Nothing in the data below may be left out; return all of it exactly.

[Opening RECORDS FOR THIS TASK section]

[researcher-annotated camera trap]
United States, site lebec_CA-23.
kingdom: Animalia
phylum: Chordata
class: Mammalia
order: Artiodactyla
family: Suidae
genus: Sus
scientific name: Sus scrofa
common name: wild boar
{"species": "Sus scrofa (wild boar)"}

[Closing RECORDS FOR THIS TASK section]

SOLUTION
[researcher-annotated camera trap]
United States, site lebec_CA-23.
kingdom: Animalia
phylum: Chordata
class: Mammalia
order: Artiodactyla
family: Suidae
genus: Sus
scientific name: Sus scrofa
common name: wild boar
{"species": "Sus scrofa (wild boar)"}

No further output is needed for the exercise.